## Passage given
Are our online personas killing off our real-world interests? 1


News, news, news, news, news. In this day and age we are constantly consuming news. We have the feeling that we are totally up-to-date and nothing about the current on-goings in the world can escape our notice. But, if you think again, you know that this is not really the truth.  Algorithms actually rule our (online) behavior and that couldn’t be farther from being a novelty. But does this news bubble also influence our real world interests?

Constantly feeding the bubble

When on the internet, just surfing the web, checking in on our social media presences, or especially when we enjoy the perks of online shopping, we are invariably surrounded by yesterday’s choices. What we have been looking up or who we have been checking out directly influences what the internet spits up for us in the following time to come. And so our online persona develops. It is further molded into shape by our reading habits and by what we “decide” concerning our Netflix/Hulu/Facebook Watch routines.

Online vs. real persona

But do we consequently really have the chance for developing personally? Do we even recall which topics we are genuinely interested in or which fields we are authentically and enthusiastically drawn to, since we are steadily fed with more of the same? And what about topics and opinions we are emotionally invested in? To be honest – and frankly this is just an opinion piece – it is time to re-think or even re-discover our social media infested news consumption.

The following issues, which I in large parts attribute to today’s social media dominated news consumption inspired me to write this piece, just follow my thoughts here and make up your own mind:

Losing our empathy

I was wondering, if we get more and more “seen-it-all” or “hard-boiled”, because we are so over-saturated with the constant bombardment of information and/or news we are exposed to on a daily basis. Think about it – and please don’t judge me for this comment, I am trying to be bold an provocative here – who even really wants to know (or even cares) how many people are killed in which terrorist incidents in which middle eastern country?  Are we losing our empathy because it is just too much info to process? And are real information and important news simply forced out by social mining?

Fact vs. opinion

What I heard from friends, who work in the education sector, is that an increasing number of teenagers, who mostly get their news and information on their social media, have trouble distinguishing between a fact and an opinion. They are presented with all kinds of material, and are unable to detect what is fact-based and therefor “news” or what can be attributed to a personal opinion, may it be by an individual or a group. And here I am not even talking about the “fake news” maliciously and by all means intentionally making their ways into our homes, but of actual incapacity to distinguish between factual knowledge and opinion.

Blurred lines where there needn’t be.

First world news first

Have you ever thought about the fact that it is mostly first world news that dominate our news landscape? Of course, I am aware that there needs to be a local focus, but still, think about it. One very recent example made me re-examine our awareness of this first-world-focus. While the world prepared for storm Florence to hit the Carolinas of the United States, the typhon Mangkhut that cooked up almost at the same time before it catastrophically hit the Philippines was only really mentioned after its impact. Do you see what I mean?

## Data provided
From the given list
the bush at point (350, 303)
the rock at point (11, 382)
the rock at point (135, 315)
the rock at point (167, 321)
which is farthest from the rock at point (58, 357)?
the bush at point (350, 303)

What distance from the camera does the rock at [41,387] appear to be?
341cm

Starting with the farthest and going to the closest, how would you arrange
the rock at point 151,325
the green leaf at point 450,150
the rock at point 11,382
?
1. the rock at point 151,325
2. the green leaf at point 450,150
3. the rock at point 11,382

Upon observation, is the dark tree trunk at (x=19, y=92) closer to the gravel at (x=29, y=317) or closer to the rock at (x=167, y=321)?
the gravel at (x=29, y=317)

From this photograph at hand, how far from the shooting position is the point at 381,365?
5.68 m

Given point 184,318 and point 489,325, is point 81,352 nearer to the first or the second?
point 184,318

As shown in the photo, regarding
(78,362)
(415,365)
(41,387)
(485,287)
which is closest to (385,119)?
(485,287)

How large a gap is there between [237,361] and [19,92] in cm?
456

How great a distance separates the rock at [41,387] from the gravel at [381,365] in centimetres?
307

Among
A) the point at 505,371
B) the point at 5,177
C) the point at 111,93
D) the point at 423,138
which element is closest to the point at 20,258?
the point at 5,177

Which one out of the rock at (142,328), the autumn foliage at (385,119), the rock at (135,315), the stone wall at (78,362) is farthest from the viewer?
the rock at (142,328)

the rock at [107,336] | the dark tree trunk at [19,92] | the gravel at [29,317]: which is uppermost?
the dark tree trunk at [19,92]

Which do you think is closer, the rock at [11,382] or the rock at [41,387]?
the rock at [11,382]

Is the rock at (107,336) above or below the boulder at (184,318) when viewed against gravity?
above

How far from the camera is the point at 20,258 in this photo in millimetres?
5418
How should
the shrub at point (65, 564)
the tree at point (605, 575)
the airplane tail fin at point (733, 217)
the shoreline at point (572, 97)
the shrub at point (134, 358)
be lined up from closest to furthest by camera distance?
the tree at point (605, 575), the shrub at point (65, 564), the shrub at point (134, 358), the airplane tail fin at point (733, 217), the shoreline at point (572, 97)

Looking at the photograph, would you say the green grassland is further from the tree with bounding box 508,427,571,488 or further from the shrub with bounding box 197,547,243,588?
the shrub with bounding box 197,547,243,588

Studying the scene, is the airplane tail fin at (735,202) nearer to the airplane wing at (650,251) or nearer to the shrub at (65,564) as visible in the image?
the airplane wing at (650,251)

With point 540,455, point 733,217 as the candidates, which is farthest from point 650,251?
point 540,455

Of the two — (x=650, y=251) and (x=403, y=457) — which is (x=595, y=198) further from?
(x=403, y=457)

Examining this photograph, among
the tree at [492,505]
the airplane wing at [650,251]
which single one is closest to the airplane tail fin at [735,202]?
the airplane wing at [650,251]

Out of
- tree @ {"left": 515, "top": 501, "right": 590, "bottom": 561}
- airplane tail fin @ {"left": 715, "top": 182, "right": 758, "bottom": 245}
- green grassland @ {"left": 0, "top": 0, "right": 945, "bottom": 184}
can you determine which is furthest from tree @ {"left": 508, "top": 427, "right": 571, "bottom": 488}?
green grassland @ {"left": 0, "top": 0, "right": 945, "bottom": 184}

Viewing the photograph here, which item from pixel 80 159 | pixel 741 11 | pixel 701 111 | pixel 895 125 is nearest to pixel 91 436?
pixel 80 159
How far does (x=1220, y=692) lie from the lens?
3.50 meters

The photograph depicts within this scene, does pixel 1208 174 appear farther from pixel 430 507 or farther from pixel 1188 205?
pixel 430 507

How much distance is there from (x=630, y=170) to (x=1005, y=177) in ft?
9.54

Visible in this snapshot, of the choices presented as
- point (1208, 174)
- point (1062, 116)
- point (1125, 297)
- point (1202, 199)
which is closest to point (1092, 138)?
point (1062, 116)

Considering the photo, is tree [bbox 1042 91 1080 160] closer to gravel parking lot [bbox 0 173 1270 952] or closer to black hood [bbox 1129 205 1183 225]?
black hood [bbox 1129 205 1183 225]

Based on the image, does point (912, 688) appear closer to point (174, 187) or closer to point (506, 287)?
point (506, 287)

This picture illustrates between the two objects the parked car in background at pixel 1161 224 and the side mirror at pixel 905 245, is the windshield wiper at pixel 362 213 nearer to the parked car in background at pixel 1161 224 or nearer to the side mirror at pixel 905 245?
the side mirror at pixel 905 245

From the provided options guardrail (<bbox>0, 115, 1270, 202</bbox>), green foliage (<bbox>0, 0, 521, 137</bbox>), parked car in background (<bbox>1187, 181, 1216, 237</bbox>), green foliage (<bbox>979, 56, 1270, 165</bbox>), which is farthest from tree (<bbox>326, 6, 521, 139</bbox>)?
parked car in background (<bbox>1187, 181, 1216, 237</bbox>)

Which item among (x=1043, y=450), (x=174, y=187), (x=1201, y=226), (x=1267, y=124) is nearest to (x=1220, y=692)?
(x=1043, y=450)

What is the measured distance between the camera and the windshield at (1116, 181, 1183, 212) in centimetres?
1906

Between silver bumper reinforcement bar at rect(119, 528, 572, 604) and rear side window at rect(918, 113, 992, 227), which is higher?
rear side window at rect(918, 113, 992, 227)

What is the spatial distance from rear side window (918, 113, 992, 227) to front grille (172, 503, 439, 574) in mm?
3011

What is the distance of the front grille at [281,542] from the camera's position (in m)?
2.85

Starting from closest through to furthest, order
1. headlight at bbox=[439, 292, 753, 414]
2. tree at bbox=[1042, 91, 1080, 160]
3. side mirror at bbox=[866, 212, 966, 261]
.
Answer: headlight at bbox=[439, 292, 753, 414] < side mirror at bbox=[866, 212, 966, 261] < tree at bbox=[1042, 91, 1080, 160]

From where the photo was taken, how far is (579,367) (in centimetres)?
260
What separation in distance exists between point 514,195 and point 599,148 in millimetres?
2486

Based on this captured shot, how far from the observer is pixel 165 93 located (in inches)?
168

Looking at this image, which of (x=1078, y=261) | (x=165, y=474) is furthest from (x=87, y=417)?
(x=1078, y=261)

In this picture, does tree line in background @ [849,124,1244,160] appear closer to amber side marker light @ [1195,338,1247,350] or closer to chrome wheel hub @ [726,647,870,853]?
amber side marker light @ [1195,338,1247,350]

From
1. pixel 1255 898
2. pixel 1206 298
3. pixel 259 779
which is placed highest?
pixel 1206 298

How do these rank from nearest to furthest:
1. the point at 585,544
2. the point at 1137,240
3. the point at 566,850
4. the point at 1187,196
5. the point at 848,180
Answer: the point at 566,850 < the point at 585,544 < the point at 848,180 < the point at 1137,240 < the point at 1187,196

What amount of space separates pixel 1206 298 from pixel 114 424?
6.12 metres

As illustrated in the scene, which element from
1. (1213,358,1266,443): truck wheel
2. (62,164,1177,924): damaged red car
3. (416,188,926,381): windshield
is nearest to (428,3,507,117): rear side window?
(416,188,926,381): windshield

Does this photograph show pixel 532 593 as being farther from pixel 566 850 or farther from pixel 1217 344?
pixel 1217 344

## Job A
Reproduce the opinion piece on online personas word for word, beginning at the words "Fact vs. opinion" and stopping after the words "knowledge and opinion.".
## Job B
Transcribe lines from the listing word for word, beginning at the line that has "Starting with the" and stopping after the line that has "3. the rock at point 11,382".

## Worked answer A
Fact vs. opinion

What I heard from friends, who work in the education sector, is that an increasing number of teenagers, who mostly get their news and information on their social media, have trouble distinguishing between a fact and an opinion. They are presented with all kinds of material, and are unable to detect what is fact-based and therefor “news” or what can be attributed to a personal opinion, may it be by an individual or a group. And here I am not even talking about the “fake news” maliciously and by all means intentionally making their ways into our homes, but of actual incapacity to distinguish between factual knowledge and opinion.

## Worked answer B
Starting with the farthest and going to the closest, how would you arrange
the rock at point 151,325
the green leaf at point 450,150
the rock at point 11,382
?
1. the rock at point 151,325
2. the green leaf at point 450,150
3. the rock at point 11,382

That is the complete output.